Reiten, Bogenschießen, die Wahrheit sagen, das war laut Herodot das Ethos der alten Perser, die angemessene Art, wie ein Mann – und gelegentlich durchaus auch eine Frau – das Leben zu führen hatte. Eine andere mag sein, den Blick an den Horizont zu heften und den Lockungen des Windes zu folgen, ausschreiten, ausschreiten. Ich stehe auf der Höhe und schaue hinüber, wo der Großvater seine Sitzbank hatte, einen rostigen Flaschenöffner an einer Schnur – oder war es eine dünne Kette? – immer griffbereit. Heute wäre er 90 Jahre alt geworden. Eine Brise aus West, die Sonne scheint, das Alpenpanorama ist die reinste Verführung.

Ich wende mich von den Gipfeln ab und mache mich ans Werk. Winterschäden beheben, einen Säugling tragen, im Garten werkeln. Werte ändern sich bisweilen. Das Glück ist überall.

Vor dem Mittagessen drei Paar Schneeschuhe …

Vor dem Mittagessen drei Paar Schneeschuhe und vier Hundepfoten in unberührtem Weiß. Der vergrößerte Fuß sinkt in den weichen, tiefen Schnee und presst ihn zusammen, stößt dann auf den Harsch der vergangenen Woche, durchbricht ihn knackend, sinkt noch eine Winzigkeit tiefer und hebt sich dann wieder leicht und mühelos. Es ist fast, als könne man über Wasser schreiten.

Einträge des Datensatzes
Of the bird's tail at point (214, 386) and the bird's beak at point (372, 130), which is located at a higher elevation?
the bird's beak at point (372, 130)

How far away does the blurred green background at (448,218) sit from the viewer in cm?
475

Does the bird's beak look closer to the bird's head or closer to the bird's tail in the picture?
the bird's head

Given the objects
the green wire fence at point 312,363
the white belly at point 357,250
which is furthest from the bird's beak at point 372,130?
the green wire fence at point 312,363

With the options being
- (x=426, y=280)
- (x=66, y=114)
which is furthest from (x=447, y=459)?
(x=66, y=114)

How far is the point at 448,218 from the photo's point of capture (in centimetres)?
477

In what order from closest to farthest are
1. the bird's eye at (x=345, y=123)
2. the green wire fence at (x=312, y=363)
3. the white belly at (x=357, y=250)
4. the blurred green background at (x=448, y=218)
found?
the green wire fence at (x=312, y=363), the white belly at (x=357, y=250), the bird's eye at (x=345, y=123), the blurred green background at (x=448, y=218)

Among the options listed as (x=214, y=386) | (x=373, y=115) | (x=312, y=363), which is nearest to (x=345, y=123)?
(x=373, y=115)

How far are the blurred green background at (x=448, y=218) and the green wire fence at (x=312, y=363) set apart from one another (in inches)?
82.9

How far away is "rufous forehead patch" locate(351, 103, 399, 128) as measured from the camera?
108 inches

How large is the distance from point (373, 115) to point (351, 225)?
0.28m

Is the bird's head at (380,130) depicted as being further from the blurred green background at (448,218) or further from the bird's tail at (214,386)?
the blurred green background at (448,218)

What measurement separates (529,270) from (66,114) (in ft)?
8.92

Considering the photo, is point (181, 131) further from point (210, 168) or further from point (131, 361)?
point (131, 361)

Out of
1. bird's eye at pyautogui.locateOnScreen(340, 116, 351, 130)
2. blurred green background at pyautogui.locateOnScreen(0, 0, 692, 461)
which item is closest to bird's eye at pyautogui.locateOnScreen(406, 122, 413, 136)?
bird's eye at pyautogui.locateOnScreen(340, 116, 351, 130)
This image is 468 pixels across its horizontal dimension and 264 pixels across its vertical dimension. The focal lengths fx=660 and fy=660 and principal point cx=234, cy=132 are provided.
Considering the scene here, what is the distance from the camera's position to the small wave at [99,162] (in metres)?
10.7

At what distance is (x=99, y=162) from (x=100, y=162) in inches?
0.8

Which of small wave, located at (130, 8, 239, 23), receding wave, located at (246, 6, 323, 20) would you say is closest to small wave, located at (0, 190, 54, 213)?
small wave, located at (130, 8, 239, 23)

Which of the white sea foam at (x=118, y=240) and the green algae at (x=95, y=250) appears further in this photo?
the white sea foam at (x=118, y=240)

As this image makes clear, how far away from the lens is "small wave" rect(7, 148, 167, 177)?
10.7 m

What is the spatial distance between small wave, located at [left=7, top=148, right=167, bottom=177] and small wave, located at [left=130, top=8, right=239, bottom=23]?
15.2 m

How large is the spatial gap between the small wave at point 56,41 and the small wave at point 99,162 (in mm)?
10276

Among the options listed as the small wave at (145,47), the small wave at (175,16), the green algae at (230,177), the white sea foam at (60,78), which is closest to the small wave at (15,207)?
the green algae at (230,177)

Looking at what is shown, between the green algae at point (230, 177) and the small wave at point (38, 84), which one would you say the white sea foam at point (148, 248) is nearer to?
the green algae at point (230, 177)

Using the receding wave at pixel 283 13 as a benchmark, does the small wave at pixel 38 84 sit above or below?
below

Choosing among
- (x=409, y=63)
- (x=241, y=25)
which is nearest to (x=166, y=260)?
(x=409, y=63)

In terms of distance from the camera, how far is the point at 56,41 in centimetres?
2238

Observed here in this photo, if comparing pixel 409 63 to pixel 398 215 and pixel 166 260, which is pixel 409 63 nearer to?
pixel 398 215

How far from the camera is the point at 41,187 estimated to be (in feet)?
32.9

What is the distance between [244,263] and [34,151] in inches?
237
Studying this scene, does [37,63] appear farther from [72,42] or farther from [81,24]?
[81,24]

ZIEL DER ÜBUNG
Entnimm dem Ausgangstext wortgetreu den Abschnitt zwischen „Vor dem Mittagessen drei Paar Schneeschuhe und“ und „über Wasser schreiten.“, beide Stellen eingeschlossen.

LÖSUNG DER ÜBUNG
Vor dem Mittagessen drei Paar Schneeschuhe und vier Hundepfoten in unberührtem Weiß. Der vergrößerte Fuß sinkt in den weichen, tiefen Schnee und presst ihn zusammen, stößt dann auf den Harsch der vergangenen Woche, durchbricht ihn knackend, sinkt noch eine Winzigkeit tiefer und hebt sich dann wieder leicht und mühelos. Es ist fast, als könne man über Wasser schreiten.